Trigger möglichst vermeiden Die Nachrichten im Fernsehen mit ihren Texten und vor allem auch Bildern wirken oft geradezu toxisch. Einerseits brauchen die Medien Schreckensnachrichten, um ihre Einschaltquoten zu steigern, andererseits gibt es gerade bei Traumatisierten einen verbreiteten Bedarf nach Dramen und Katastrophen. Fatalerweise haben gerade traumatisierte Menschen eine Tendenz, frühere und aktuelle „Dramen“ und Katastrophen in ihrem Bewusstsein präsent zu halten, so als seien sie dadurch besser geschützt. Doch das ist natürlich eine Illusion, und der Preis für diese Illusion ist ein erhöhter Stress-Level (Hyperarousal) der den Betroffenen den Schlaf rauben kann und Erschöpfung, Depressionen und psychosomatische Erkrankungen verursachen kann. Manche scheinen geradezu süchtig zu sein auf diesen Stress. Klient*innen berichten nach einer entlastenden Sitzung manchmal, dass sie den neuen Zustand von Entspannung und Freude kaum aushalten und geniessen können. So als stünde ihnen das gar nicht zu. Oder als wären sie dadurch der nächsten Katastrophe schutzlos ausgeliefert. Daher die klare Empfehlung: Nachrichten nicht übers Fernsehen und schon gar nicht am Abend!
Eigene Kraftquellen wieder entdecken Gefangen in Stress und Erschöpfung vergessen viele ihr eigenes Potential, Kraft und Glück zu „tanken“: in der Natur, durch körperliche Bewegung im Tanz oder im Sport, durch geistige Anregung: Lesen, Lernen, Reisen, oder durch emotionale Anregung: Theater, Konzert oder auch Zirkus! Aber auch durch körperliche Berührung! Manche haben ganz vergessen, dass da ein „Kuschelhormon“ ausgeschüttet wird, das Oxytozin, das wie eine körpereigene „Droge“ Geborgenheitsgefühl, Glück und Zufriedenheit auslöst. Es gibt da unterschiedliche Formen. Wenn ich einen Tip verraten soll: probieren sie mal, Rücken an Rücken zu schlafen! Auch hier gilt: Manche verhungern energetisch – obwohl der Tisch gedeckt ist!

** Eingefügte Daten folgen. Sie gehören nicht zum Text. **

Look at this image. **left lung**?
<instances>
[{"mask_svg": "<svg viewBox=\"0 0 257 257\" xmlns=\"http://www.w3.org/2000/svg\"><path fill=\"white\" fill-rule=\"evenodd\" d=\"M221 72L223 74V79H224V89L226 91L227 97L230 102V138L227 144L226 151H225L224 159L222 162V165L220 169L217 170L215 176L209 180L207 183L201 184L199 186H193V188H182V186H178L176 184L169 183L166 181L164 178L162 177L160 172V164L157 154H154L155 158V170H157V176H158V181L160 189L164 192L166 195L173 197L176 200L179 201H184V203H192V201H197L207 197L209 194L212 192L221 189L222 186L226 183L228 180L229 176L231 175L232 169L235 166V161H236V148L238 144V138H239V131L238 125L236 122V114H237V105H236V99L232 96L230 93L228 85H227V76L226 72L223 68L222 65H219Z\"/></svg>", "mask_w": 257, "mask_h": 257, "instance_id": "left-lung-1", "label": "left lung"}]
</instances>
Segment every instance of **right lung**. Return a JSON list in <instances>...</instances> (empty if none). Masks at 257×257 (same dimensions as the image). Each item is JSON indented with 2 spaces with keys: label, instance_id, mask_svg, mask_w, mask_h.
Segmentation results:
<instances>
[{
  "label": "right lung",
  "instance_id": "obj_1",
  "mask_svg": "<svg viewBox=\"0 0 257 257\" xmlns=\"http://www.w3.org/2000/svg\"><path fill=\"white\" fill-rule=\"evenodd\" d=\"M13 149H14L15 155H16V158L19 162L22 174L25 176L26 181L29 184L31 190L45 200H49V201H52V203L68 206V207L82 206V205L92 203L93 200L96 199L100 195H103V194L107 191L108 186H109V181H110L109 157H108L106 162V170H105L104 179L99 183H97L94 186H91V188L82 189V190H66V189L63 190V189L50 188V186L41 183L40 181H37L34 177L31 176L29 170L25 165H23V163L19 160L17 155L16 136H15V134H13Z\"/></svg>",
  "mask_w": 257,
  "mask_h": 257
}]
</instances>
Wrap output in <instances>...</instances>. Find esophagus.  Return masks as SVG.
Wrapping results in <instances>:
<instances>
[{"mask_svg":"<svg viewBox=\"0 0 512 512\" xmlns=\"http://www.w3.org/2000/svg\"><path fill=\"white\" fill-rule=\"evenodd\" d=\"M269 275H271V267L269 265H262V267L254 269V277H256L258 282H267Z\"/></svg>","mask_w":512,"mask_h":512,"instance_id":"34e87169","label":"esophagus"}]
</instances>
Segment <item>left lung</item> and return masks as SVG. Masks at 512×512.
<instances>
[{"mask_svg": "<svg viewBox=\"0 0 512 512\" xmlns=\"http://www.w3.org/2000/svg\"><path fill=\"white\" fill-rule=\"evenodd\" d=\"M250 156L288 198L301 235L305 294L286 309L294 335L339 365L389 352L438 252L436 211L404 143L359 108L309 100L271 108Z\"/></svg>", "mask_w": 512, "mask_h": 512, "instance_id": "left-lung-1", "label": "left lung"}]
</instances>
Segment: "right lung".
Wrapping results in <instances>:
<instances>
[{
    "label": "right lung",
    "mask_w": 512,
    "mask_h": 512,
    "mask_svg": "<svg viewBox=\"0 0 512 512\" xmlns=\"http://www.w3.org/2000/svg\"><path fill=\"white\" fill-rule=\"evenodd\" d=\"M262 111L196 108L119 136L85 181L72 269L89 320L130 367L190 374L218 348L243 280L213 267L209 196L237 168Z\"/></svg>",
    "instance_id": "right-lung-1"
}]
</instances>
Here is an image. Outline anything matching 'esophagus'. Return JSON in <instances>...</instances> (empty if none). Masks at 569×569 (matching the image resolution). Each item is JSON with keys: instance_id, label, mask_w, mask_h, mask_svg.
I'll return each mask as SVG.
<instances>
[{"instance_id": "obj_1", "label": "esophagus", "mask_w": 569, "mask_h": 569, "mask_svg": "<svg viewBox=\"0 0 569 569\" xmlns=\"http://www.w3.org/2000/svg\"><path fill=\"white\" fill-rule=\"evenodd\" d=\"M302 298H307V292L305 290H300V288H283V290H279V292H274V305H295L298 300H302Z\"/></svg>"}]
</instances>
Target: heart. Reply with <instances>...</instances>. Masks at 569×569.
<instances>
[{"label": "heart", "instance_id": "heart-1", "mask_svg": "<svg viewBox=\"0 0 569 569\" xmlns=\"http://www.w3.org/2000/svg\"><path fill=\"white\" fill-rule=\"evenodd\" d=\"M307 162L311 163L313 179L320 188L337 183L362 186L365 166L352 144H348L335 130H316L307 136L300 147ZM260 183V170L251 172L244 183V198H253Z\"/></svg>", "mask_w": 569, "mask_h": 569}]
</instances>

Schmerz und Leid zulassen Zu einer guten Beziehung gehört es, dass man sich gegenseitig auch eigenen Schmerz und eigenes Leid anvertrauen kann – und dass der andere das mit Mitgefühl annehmen und ertragen kann, ohne von Mitleid überrollt zu werden. Alleine den Schmerz Aussprechen zu können, oder weinen zu können, in den Arm genommen zu werden, ist bereits sehr entlastend. Umso mehr wenn sich das Gegenüber dadurch nicht unnötig belastet fühlt. Sobald der Schmerz ausgedrückt ist, können auch wieder andere erfreulichere Gefühle „fliessen“. Die Erfahrung, sich gegenseitig durch Mitgefühl entlasten zu können, kann die Beziehung vertiefen.
Belastende Beziehungen meiden Manche Menschen allerdings missbrauchen Beziehungen. Entweder indem sie das Mitgefühl des Gegenübers benutzen, um sich zu entlasten, ohne ihrerseits Mitgefühl mit dem Leid des anderen zu zeigen. Oder um sich gegenseitig immer wieder im Leid, in der Opferrolle zu bestätigen. Gerade in traumatisierten Familien entsteht Bindung häufig durch das Leid. Wenn einer es wagt, sich von seinem Leid zu befreien und glücklich zu sein, dann fühlen die anderen sich manchmal von ihm verraten, und versuchen sogar, ihm sein Glück auszureden. Um nicht alleine mit ihrem Leid zu sein? Da kann Leid zur „Clubkarte“ werden, welche die Zugehörigkeit garantiert. Oder auch zu einer „Droge“. Daher erleben viele nach eine entlastenden Therapie-Sitzung die schmerzliche Notwendigkeit, sich aus solchen Beziehungen verabschieden zu müssen, weil sie sich da nicht mehr wohl fühlen. Und sie werden dadurch frei für neue, befriedigendere Beziehungen.
Ist das nicht eine Parallele zu einer Gemeinschaft von Saufkumpanen, die den anderen brauchen, um sich mit ihrer Sucht nicht alleine zu fühlen?
Der Verzicht auf derartige „Drogen“ mag zunächst schmerzlich sein. Zugleich befreit er für ein glücklicheres Leben, für artgerechte Beziehungen. So können auch diese Krisen einen Bewusstseinswandel auslösen, der uns zukunftsfähig macht.